• **Texte source**
Audiovisuel 20 juin 2014

Le groupe Canal Plus fait sa révolution avec Internet

Le 11 juin dernier, Rodolphe Belmer, directeur général du groupe Canal Plus, est venu pour la troisième fois rencontrer les auteurs de la SACD. Entre la renégociation des accords qui régissent cinéma et télévision, prévue pour la fin de l’année, et l’arrivée prochaine de Netflix, l’actualité est riche. Rodolphe Belmer, saison 3, c’est parti !

Quel est le gros événement d’actualité pour le groupe Canal Plus ? L’arrivée de Netflix en France, prévue pour la fin de l’année. Le groupe est peu disert sur le sujet malgré l’agitation politique qui accompagne la venue du leader mondial de service de vidéos à la demande. « Pour nous, cette nouvelle forme de divertissement audiovisuelle par abonnement ne représente pas une menace en soi  », assure le directeur général du groupe Canal Plus. Netflix est juste le révélateur d’un changement profond du paysage audiovisuel.

Canal Plus constate une transformation très importante du secteur des médias. Jusqu’à présent, les télévisions constituaient une activité essentiellement locale : les États avaient distribué quelques fréquences hertziennes à un petit nombre d’acteurs locaux comme Canal Plus.  Et cela dessinait un écosystème, « protégé et rentable », reconnaît Rodolphe Belmer. En contrepartie de ce système peu concurrentiel, les télévisions s’engageaient à financer des obligations très élevées envers le cinéma ou la fiction. A noter que Rodolphe Belmer évoque des obligations très élevées, et non pas « trop ». Or ce système est en train d’être battu en brèche.

• **Données**
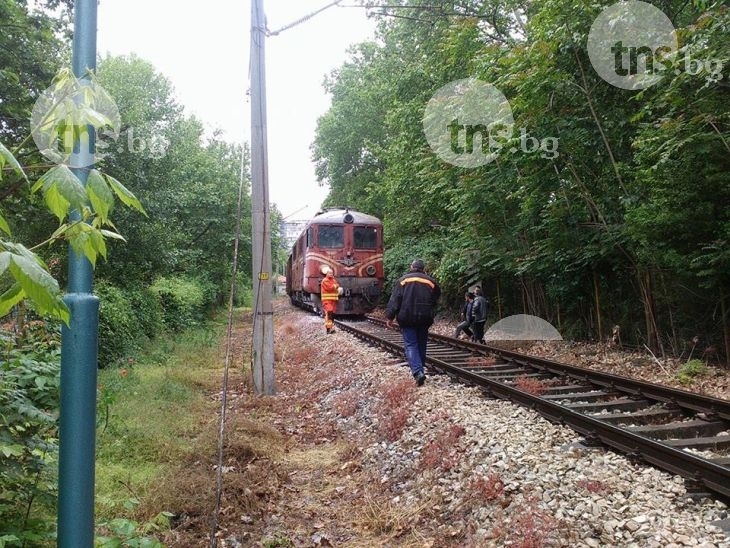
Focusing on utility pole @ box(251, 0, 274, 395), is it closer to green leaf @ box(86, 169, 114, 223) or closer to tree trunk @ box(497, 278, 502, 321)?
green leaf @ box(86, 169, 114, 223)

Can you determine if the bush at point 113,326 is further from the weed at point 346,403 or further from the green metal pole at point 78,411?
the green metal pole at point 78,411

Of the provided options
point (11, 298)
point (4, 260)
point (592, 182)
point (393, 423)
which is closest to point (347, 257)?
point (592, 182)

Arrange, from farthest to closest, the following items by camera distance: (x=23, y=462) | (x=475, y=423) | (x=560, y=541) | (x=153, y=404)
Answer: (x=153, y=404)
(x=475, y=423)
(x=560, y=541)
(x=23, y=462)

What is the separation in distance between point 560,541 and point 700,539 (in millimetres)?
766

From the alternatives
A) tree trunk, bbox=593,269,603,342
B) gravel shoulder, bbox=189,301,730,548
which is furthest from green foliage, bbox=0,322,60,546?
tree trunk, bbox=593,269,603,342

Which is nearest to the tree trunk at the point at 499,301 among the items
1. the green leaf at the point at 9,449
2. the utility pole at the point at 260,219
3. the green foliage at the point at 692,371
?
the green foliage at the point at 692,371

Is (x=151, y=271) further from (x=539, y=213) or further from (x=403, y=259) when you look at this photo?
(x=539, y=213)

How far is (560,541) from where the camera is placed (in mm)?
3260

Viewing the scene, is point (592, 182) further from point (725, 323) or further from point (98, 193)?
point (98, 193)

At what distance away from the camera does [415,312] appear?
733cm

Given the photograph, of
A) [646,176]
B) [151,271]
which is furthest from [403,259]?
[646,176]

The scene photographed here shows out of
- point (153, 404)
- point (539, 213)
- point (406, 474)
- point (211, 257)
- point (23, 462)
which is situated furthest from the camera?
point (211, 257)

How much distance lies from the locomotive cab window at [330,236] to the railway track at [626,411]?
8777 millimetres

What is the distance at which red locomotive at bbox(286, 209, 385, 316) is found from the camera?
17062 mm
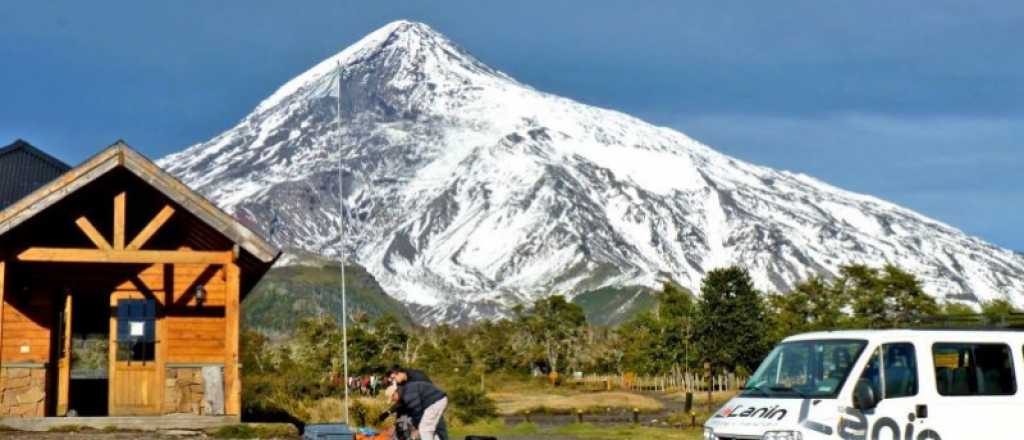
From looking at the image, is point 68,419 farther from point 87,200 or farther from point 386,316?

• **Consignes**
1 – Recopiez le passage de l'article sur Canal Plus situé entre « Quel est le » et « du paysage audiovisuel. », ces deux bornes comprises.
2 – D'après l'article sur Canal Plus, pour quelle raison les télévisions s'engageaient-elles à financer des obligations très élevées envers le cinéma ou la fiction ? Répondez en une à trois phrases.

• **Corrigés par consigne**
1 –
Quel est le gros événement d’actualité pour le groupe Canal Plus ? L’arrivée de Netflix en France, prévue pour la fin de l’année. Le groupe est peu disert sur le sujet malgré l’agitation politique qui accompagne la venue du leader mondial de service de vidéos à la demande. « Pour nous, cette nouvelle forme de divertissement audiovisuelle par abonnement ne représente pas une menace en soi  », assure le directeur général du groupe Canal Plus. Netflix est juste le révélateur d’un changement profond du paysage audiovisuel.

2 – Elles le faisaient en contrepartie d'un système peu concurrentiel, puisque les États n'avaient distribué des fréquences hertziennes qu'à un petit nombre d'acteurs locaux comme Canal Plus. Rodolphe Belmer qualifie cet écosystème de « protégé et rentable ».